13. On balance, we think that it was perhaps a little hasty for the judge to sentence the appellant there and then. This all happened in the morning. The judge could have put the case back until after lunch or the following morning, in order to give the appellant time to calm down and be brought back to the court building. That would also have provided Mr Rimmer with the opportunity to speak to him, and it would have afforded the appellant the chance to apologise if he chose to. It would also have enabled the judge to collect her thoughts, to hear whether there was any mitigation, and to spare her from any possible criticism that she had responded to the appellant's behaviour with a knee-jerk reaction. Most important of all, it might have resulted in her imposing a lesser sentence.

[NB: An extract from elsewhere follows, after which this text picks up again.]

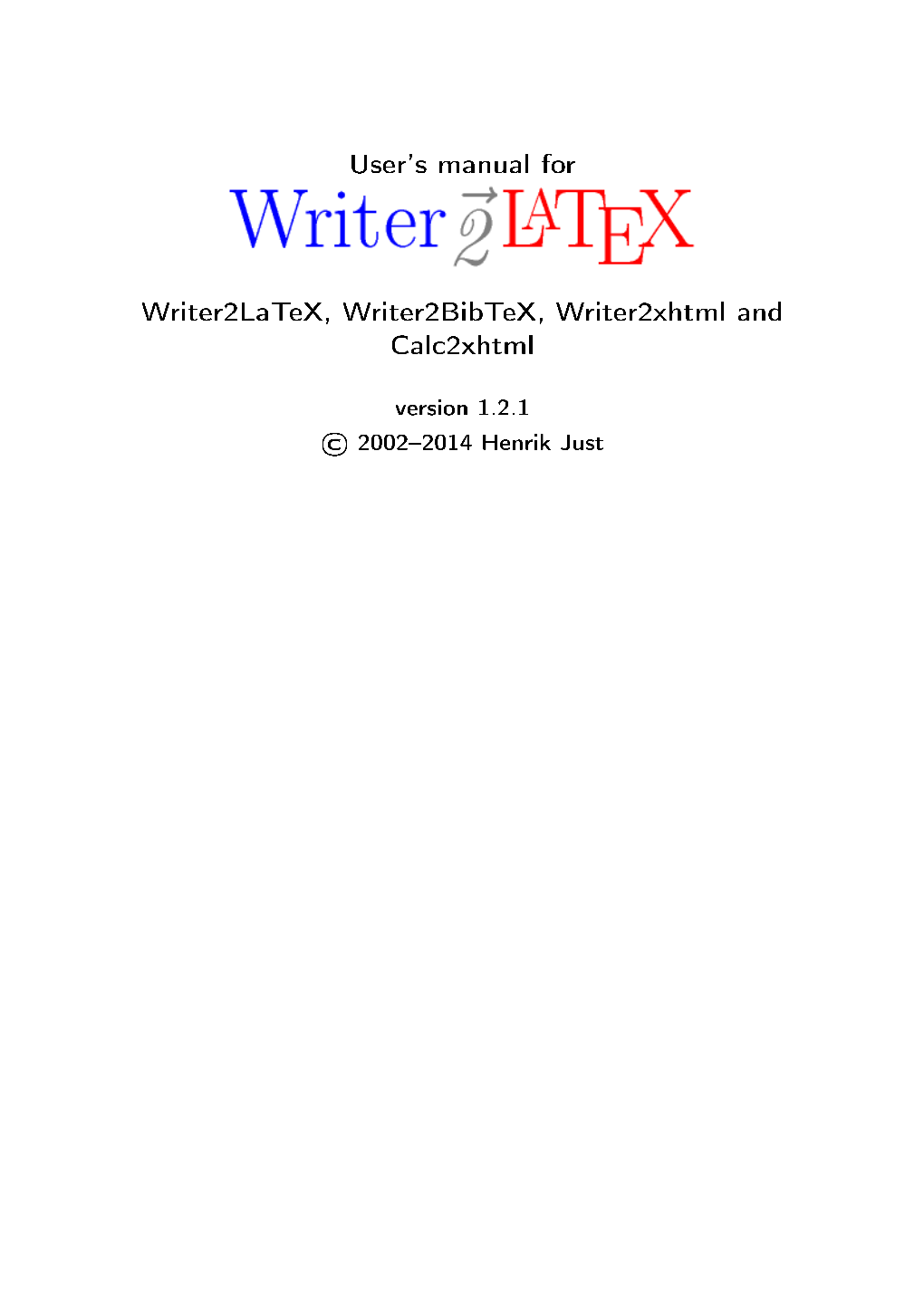 User's Manual for Writer2latex, Writer2bibtex, Writer2xhtml and Calc2xhtml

14. Having said all that, this was on any view shocking behaviour on the part of the appellant. Front line officers must be protected. The appellant took advantage of the fact that the officers initially with him in the dock were women. Moreover, he has an appalling history of lashing out at authority. He is only 23 years of age, and yet he has six previous convictions for assaulting police officers in the execution of their duty, and two more for resisting or wilfully obstructing police officers in the execution of their duty. The pre-sentence report on him spoke of his family sharing "anti-authority views", and it said the appellant's lifestyle had "characteristically been focused on drinking, the pub, fighting and clashing with authority and the police". Had the appellant's behaviour in the dock resulted in him being charged with offences of assault occasioning actual bodily harm instead of him being dealt with summarily for contempt, we think that even upon pleas of guilty he could have expected a sentence similar to the one he actually received, given the aggravating feature that his behaviour constituted a contempt of court as well. It is difficult to imagine a worse case of bad behaviour in court -- at any rate, behaviour which did not result in the contemnor facing really serious charges.

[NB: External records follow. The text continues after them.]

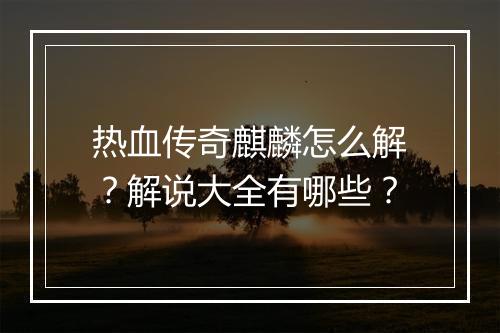 热血传奇麒麟怎么解？解说大全有哪些？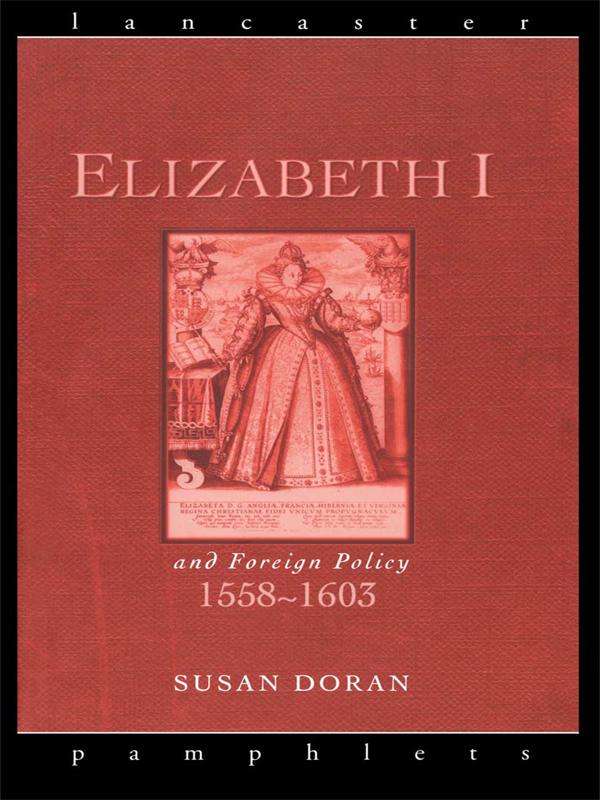 Elizabeth I and Foreign Policy, 1558-1603 by Susan Doran
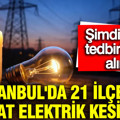 İstanbul'da Çarşamba günü 21 ilçede 9 saat elektrik kesintisi: BEDAŞ duyurdu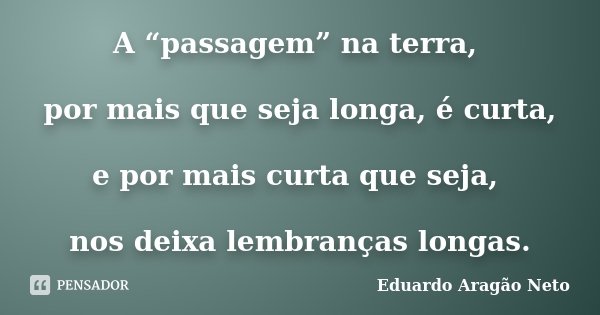 A “passagem” na terra, por mais que seja longa, é curta, e por mais curta que seja, nos deixa lembranças longas.... Frase de Eduardo Aragão Neto.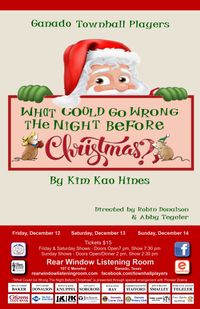 WHAT COULD GO WRONG THE NIGHT BEFORE CHRISTMAS By Ganado Townhall Players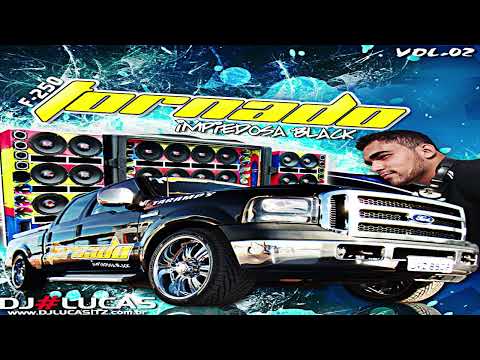 CD F250 TORNADO IMPIEDOSA BLACK VOL.02 - DJ#LUCAS ITZ | CD 2013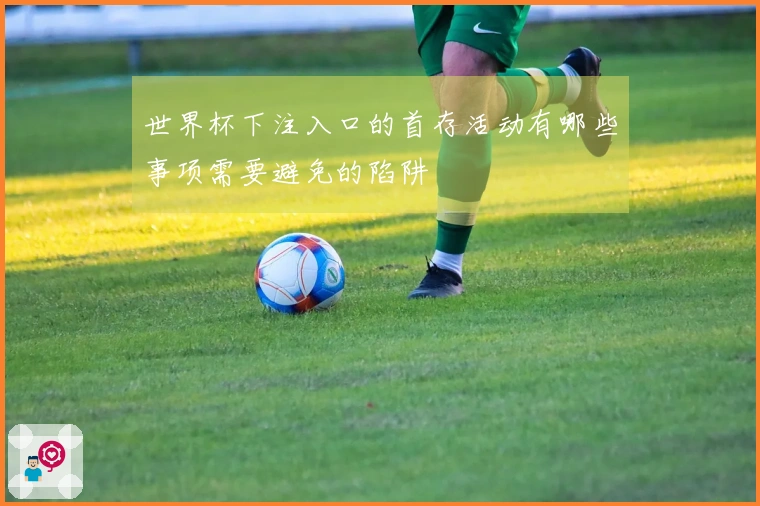 世界杯下注入口的首存活动有哪些事项需要避免的陷阱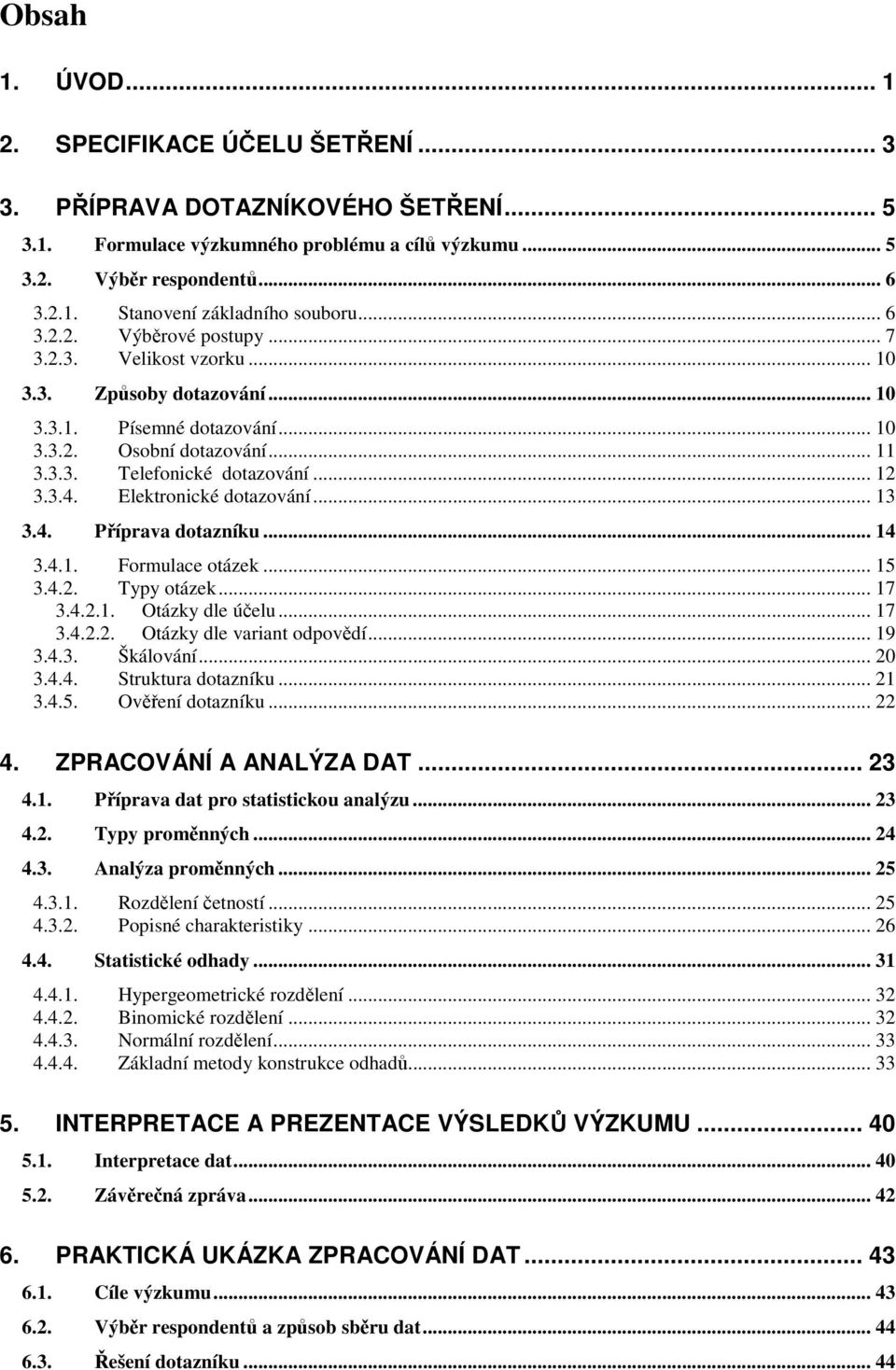 .. 4 3.4.. Forulace otáze... 5 3.4.. Typy otáze... 7 3.4... Otázy dle účelu... 7 3.4... Otázy dle varant odpovědí... 9 3.4.3. Šálování... 0 3.4.4. Strutura dotazníu... 3.4.5. Ověření dotazníu... 4. ZPRACOVÁNÍ A ANALÝZA DAT.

15. However, we cannot exclude the possibility that if the appellant had been given an opportunity to apologise, he would have taken it, and that his apology would have been treated by the judge as a genuine expression of regret on his part. He has, after all, today apologised to the court through Mr Rimmer. Had he had the opportunity to do that, it may well be that the judge would have been persuaded to reduce the sentence which she would otherwise have imposed. We cannot say that it was wrong for the judge to have taken an additional two years' imprisonment as her starting point in the light of the appellant's behaviour. It was severe, but not in the circumstances inappropriate. But since the judge may well have been persuaded to impose a slightly shorter sentence had she heard Mr Rimmer in mitigation -- namely that the appellant's reaction had been the instinctive response of a man who was at a low point in his life and in the grip of alcohol dependence -- and had his apology been conveyed to the judge, we propose to reduce the appellant's sentence for his contempt of court by three months to one of 21 months' imprisonment. To that extent, this appeal is allowed, though it is to be noted that not only will the appellant serve only half of that sentence, but unlike the other sentences of imprisonment he receives, he will be entitled to be released unconditionally in respect of that sentence. That is the effect of section 258(2) of the Criminal Justice Act 2003.